Texto fornecido »
A legislação de imigração após a Primeira Guerra Mundial foi escrita com conteúdo claramente racista e deu preferência aos imigrantes europeus ocidentais, preferencialmente os do norte do continente. O objetivo era manter a “homogeneidade racial”. Até 1870 a obtenção de cidadania norte-americana estava restrita aos homens brancos. Apenas a partir de 1952 foi possível aplicá-la a não-brancos. Contudo, os mexicanos permaneceram à parte nessa política, tinham um “regime diferenciado”, pois eram essenciais para a agroindústria do sul. Este regime foi o Bracero Program. Para os norte-americanos a vantagem estava no fato de que, por esse programa, os mexicanos poderiam ser facilmente repatriados. Esta legislação demonstra o status do trabalhador mexicano nos EUA: é atraído quando a economia necessita de sua mão-de-obra e pode ser descartado, se necessário. A imigração legal e ilegal foi estimulada, até os anos 1950. Quando a conjuntura econômica não se mostrou tão favorável, os mexicanos em solo estadunidense, muitos não integrados à economia, centenas de milhares, foram presos e deportados.

Dados do material »
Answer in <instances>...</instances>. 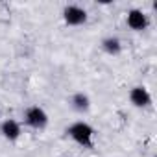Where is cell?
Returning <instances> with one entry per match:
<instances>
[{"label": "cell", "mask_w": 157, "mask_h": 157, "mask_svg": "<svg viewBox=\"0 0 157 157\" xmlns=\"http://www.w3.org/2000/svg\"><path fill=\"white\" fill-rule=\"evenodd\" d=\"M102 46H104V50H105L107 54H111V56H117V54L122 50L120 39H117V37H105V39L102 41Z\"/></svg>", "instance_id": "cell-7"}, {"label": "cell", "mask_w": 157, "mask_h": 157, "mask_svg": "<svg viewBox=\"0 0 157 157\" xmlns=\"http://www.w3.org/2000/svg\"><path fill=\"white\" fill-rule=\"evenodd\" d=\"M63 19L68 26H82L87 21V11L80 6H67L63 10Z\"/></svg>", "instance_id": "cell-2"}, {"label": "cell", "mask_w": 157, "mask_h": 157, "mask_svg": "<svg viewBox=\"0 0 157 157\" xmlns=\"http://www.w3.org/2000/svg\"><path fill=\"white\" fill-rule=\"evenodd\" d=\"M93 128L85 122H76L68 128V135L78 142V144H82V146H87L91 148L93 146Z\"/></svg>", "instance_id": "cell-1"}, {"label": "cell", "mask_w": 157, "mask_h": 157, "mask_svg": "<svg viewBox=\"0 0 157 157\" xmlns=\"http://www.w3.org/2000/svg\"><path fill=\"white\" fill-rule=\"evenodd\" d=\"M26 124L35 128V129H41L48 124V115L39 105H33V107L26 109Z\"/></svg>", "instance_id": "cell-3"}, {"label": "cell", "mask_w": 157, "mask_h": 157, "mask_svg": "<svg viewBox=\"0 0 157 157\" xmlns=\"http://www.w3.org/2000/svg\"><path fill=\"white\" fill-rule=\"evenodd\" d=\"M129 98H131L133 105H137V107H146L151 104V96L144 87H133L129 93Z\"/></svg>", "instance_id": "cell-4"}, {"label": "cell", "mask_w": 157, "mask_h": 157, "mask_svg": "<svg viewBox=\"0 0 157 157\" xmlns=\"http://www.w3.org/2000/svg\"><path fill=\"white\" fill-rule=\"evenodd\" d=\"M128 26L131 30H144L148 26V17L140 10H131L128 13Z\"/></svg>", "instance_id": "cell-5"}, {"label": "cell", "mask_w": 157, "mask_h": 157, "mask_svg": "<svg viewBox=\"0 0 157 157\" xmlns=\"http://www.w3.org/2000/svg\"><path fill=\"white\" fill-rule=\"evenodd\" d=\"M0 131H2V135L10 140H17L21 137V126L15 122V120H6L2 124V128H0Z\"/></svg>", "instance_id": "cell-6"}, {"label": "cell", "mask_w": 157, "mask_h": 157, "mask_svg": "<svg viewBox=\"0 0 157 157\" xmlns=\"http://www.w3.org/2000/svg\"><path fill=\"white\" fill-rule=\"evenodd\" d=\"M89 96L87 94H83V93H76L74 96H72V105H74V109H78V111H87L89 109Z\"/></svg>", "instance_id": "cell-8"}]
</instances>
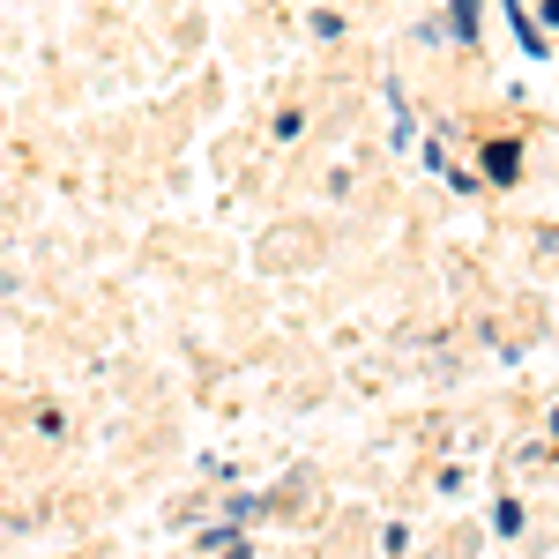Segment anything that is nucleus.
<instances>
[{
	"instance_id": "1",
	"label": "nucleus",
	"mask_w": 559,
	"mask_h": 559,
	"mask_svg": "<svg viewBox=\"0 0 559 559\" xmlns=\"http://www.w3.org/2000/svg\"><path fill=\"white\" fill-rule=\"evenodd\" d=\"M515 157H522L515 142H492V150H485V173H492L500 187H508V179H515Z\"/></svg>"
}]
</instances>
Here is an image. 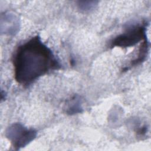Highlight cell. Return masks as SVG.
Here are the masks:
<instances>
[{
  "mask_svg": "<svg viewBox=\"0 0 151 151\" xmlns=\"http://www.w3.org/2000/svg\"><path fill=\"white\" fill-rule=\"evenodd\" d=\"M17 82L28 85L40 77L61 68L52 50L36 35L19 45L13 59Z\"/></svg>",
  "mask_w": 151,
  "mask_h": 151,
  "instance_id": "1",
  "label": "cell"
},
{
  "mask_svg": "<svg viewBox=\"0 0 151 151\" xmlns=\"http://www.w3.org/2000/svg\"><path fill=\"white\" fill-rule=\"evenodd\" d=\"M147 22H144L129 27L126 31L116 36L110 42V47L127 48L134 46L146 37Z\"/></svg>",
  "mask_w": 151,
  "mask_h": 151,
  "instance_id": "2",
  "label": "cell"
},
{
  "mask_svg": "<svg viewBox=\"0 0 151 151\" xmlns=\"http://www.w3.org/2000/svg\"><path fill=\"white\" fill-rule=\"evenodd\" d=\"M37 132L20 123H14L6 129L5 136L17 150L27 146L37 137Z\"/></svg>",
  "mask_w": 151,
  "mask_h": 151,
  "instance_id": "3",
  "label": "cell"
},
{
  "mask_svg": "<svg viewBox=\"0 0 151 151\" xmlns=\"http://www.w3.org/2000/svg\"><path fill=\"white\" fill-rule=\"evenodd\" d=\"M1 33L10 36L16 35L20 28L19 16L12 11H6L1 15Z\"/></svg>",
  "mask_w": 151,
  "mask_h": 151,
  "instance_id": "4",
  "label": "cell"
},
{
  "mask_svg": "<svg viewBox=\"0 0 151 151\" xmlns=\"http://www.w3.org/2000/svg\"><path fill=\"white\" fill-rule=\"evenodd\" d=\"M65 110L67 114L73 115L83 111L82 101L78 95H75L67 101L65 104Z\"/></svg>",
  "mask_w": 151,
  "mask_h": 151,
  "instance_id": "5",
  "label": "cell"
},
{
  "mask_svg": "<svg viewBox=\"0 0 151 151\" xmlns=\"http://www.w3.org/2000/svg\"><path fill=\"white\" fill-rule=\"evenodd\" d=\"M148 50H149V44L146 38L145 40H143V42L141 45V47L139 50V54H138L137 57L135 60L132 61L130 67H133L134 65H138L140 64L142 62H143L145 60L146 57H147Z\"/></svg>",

Requisitos do exercício »
Prossiga o texto sobre a imigração mexicana nos Estados Unidos a partir da última frase apresentada. O material não tem nenhuma relação com o texto.

Resultado »
Esta questão tem menos divergências no establishment bipartidário dos EUA do que aparenta, à primeira vista. Foi no governo do democrata Bill Clinton, em 1994, que se iniciou a construção do muro na fronteira com o México, que Donald Trump, a partir da campanha para o primeiro mandato, iniciado em 2017, defendeu ampliar e reforçar. A partir dos atentados de 11 de setembro de 2001, no governo de George W. Bush, e a elevação da segurança à condição de prioridade número um, aumentaram sensivelmente as verbas (aumento de 34 bilhões de dólares em fins de 2006) para controle das fronteiras.
Embora muito se fale sobre a política imigratória de Donald Trump, abertamente hostil a estrangeiros, com destaque para latinos e muçulmanos, o legado de Barack Obama na área de imigração é controverso. Obama tentou aprovar uma reforma na legislação de imigração (o que foi bloqueado pela maioria republicana no Congresso) e através da DACA (Deferred Action for Childhood Arrivals) empreendeu ação que protegeu imigrantes sem documentos residentes nos Estados Unidos desde a infância, os chamados DREAMERS. Esta última medida permitiu que 740.000 jovens estudassem e trabalhassem nos Estados Unidos, o que também contribuiu para a arrecadação tributária do país. É comum ouvir dos críticos à imigração a respeito dos custos que estrangeiros representam ao país, porém, estes integrados ao mercado de trabalho, geram mais renda e impostos do que custos. A integração dessas pessoas é positiva para a economia do país. E esta questão envolve importante aspecto humanitário.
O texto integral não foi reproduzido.